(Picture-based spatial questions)
----
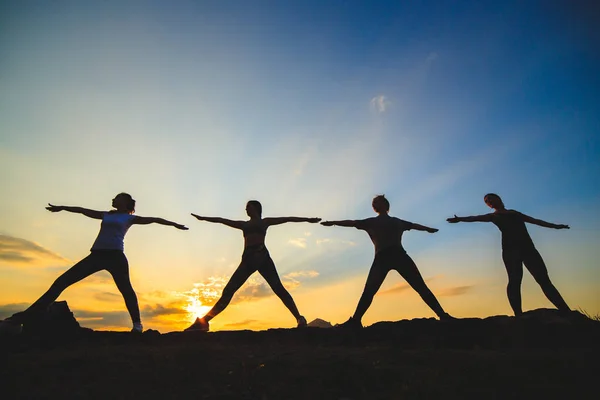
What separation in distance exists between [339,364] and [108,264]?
5082mm

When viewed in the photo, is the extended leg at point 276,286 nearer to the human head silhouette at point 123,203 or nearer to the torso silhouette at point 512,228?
the human head silhouette at point 123,203

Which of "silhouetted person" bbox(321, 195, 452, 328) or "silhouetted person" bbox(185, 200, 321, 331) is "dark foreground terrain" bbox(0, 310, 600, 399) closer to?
"silhouetted person" bbox(321, 195, 452, 328)

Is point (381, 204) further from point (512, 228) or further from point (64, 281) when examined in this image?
point (64, 281)

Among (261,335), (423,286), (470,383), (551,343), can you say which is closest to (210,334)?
(261,335)

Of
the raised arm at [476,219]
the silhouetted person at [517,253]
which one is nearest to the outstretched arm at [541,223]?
the silhouetted person at [517,253]

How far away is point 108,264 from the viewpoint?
7.61 meters

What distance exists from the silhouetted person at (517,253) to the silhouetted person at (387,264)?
156cm

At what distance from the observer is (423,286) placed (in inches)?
297

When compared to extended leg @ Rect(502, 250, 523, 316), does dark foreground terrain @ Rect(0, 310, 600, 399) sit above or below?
below

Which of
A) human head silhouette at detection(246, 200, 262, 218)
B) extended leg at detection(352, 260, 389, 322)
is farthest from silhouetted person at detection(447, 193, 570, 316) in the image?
human head silhouette at detection(246, 200, 262, 218)

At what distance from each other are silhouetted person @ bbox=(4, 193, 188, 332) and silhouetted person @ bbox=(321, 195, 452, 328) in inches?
164

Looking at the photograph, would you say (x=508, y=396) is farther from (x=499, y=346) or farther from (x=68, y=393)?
(x=68, y=393)

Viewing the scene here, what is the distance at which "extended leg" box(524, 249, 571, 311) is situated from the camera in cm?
761

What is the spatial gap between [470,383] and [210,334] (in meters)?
4.51
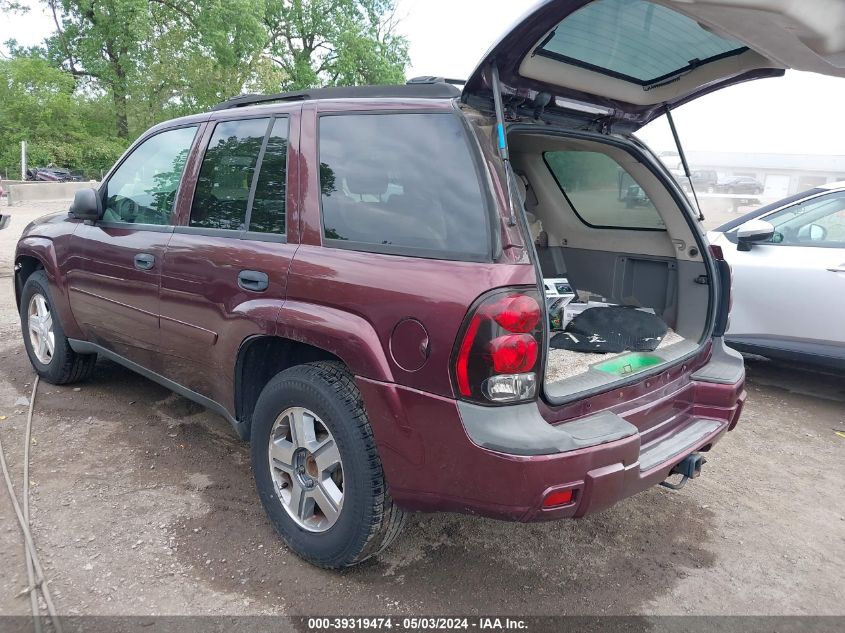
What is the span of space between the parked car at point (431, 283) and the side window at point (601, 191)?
0.03 metres

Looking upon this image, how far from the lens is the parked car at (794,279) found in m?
4.70

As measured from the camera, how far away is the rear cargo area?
304 centimetres

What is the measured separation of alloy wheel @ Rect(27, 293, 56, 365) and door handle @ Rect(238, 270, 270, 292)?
95.2 inches

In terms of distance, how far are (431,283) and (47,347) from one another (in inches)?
144

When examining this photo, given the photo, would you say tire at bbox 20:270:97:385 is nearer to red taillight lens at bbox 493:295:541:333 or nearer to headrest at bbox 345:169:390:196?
headrest at bbox 345:169:390:196

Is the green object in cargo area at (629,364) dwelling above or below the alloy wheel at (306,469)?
above

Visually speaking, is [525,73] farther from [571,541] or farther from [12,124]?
[12,124]

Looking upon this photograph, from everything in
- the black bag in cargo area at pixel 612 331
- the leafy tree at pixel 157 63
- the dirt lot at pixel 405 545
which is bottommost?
the dirt lot at pixel 405 545

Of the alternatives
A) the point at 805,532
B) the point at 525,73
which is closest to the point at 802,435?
the point at 805,532

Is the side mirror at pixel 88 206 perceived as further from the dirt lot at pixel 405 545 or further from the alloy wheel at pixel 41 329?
the dirt lot at pixel 405 545

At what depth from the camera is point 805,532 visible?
3.20m

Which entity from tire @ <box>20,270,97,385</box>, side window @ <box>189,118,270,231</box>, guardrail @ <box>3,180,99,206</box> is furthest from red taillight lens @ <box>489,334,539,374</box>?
guardrail @ <box>3,180,99,206</box>

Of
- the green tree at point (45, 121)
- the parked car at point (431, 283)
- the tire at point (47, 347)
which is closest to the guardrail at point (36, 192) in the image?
the green tree at point (45, 121)

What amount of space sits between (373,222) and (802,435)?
3.57m
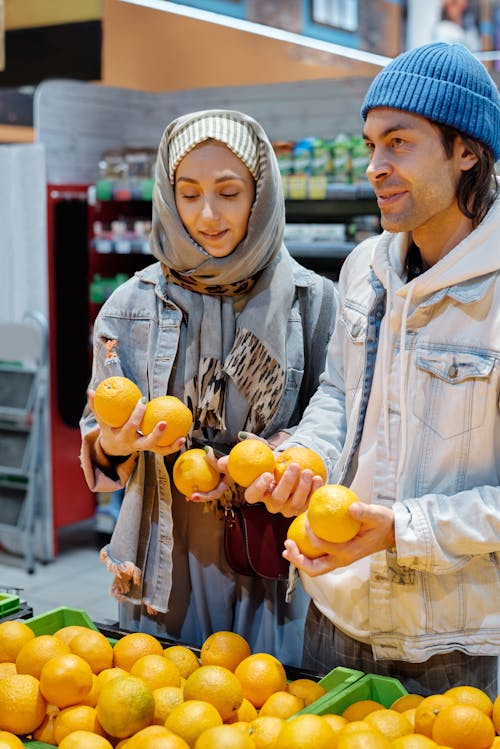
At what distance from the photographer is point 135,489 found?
2287mm

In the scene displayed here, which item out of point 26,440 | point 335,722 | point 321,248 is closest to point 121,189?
point 321,248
----
Each entry gets copied exactly; the pictures stay out.

What separation in distance exists between [339,364] and [108,264]?
5082mm

When viewed in the photo, is the extended leg at point 276,286 nearer to the human head silhouette at point 123,203 or nearer to the torso silhouette at point 512,228?
the human head silhouette at point 123,203

Which of "silhouetted person" bbox(321, 195, 452, 328) or "silhouetted person" bbox(185, 200, 321, 331) is "dark foreground terrain" bbox(0, 310, 600, 399) closer to?
"silhouetted person" bbox(321, 195, 452, 328)

Is point (381, 204) further from point (512, 228) or further from point (64, 281) when examined in this image?
point (64, 281)

Among (261,335), (423,286), (470,383), (551,343), can you say which is closest to (210,334)?
(261,335)

Of
the raised arm at [476,219]
the silhouetted person at [517,253]
which one is nearest to the outstretched arm at [541,223]?
the silhouetted person at [517,253]

How far away is point 108,264 from the viewpoint?
7.61 meters

What distance exists from the silhouetted person at (517,253) to the silhouetted person at (387,264)?
156cm

At what distance from the observer is (423,286) placed (in inches)?
297

When compared to extended leg @ Rect(502, 250, 523, 316), does dark foreground terrain @ Rect(0, 310, 600, 399) sit above or below?
below

Which of
A) human head silhouette at detection(246, 200, 262, 218)
B) extended leg at detection(352, 260, 389, 322)
is farthest from silhouetted person at detection(447, 193, 570, 316) in the image?
human head silhouette at detection(246, 200, 262, 218)

At what distance from each other are silhouetted person @ bbox=(4, 193, 188, 332) and silhouetted person @ bbox=(321, 195, 452, 328) in inches?
164

Looking at the photograph, would you say (x=508, y=396) is farther from (x=499, y=346) or farther from (x=68, y=393)?
(x=68, y=393)

Viewing the scene here, what is the distance at which "extended leg" box(524, 249, 571, 311) is situated from the camera in cm?
761

What is the spatial gap between [470,383] and [210,334] (in meters)?
4.51
What is the span of space between the parked car at point (431, 283) and the side window at point (601, 191)?
0.03 metres

Looking upon this image, how far from the lens is the parked car at (794,279) found in m?
4.70

As measured from the camera, how far away is the rear cargo area?
304 centimetres

What is the measured separation of alloy wheel @ Rect(27, 293, 56, 365) and door handle @ Rect(238, 270, 270, 292)?
95.2 inches

In terms of distance, how far are (431,283) and (47,347) from one another (in inches)?
144

When examining this photo, given the photo, would you say tire at bbox 20:270:97:385 is nearer to red taillight lens at bbox 493:295:541:333 or nearer to headrest at bbox 345:169:390:196?
headrest at bbox 345:169:390:196

Is the green object in cargo area at (629,364) dwelling above or below the alloy wheel at (306,469)?
above

Visually speaking, is [525,73] farther from [571,541] or farther from [12,124]?
[12,124]

Looking upon this photograph, from everything in
- the black bag in cargo area at pixel 612 331
- the leafy tree at pixel 157 63
- the dirt lot at pixel 405 545
which is bottommost?
the dirt lot at pixel 405 545

Of the alternatives
A) the point at 805,532
B) the point at 525,73
which is closest to the point at 802,435?
the point at 805,532

Is the side mirror at pixel 88 206 perceived as further from the dirt lot at pixel 405 545 or further from the alloy wheel at pixel 41 329?
the dirt lot at pixel 405 545

At what depth from the camera is point 805,532 visible?
3.20m

Which entity from tire @ <box>20,270,97,385</box>, side window @ <box>189,118,270,231</box>, guardrail @ <box>3,180,99,206</box> is furthest from red taillight lens @ <box>489,334,539,374</box>?
guardrail @ <box>3,180,99,206</box>

Of
- the green tree at point (45, 121)
- the parked car at point (431, 283)
- the tire at point (47, 347)
which is closest to the guardrail at point (36, 192) in the image?
the green tree at point (45, 121)

What amount of space sits between (373,222) and (802,435)?
3.57m
At what distance from the photographer is point 135,489 found?
2287mm

In the scene displayed here, which item out of point 26,440 | point 335,722 | point 321,248 is closest to point 121,189?
point 321,248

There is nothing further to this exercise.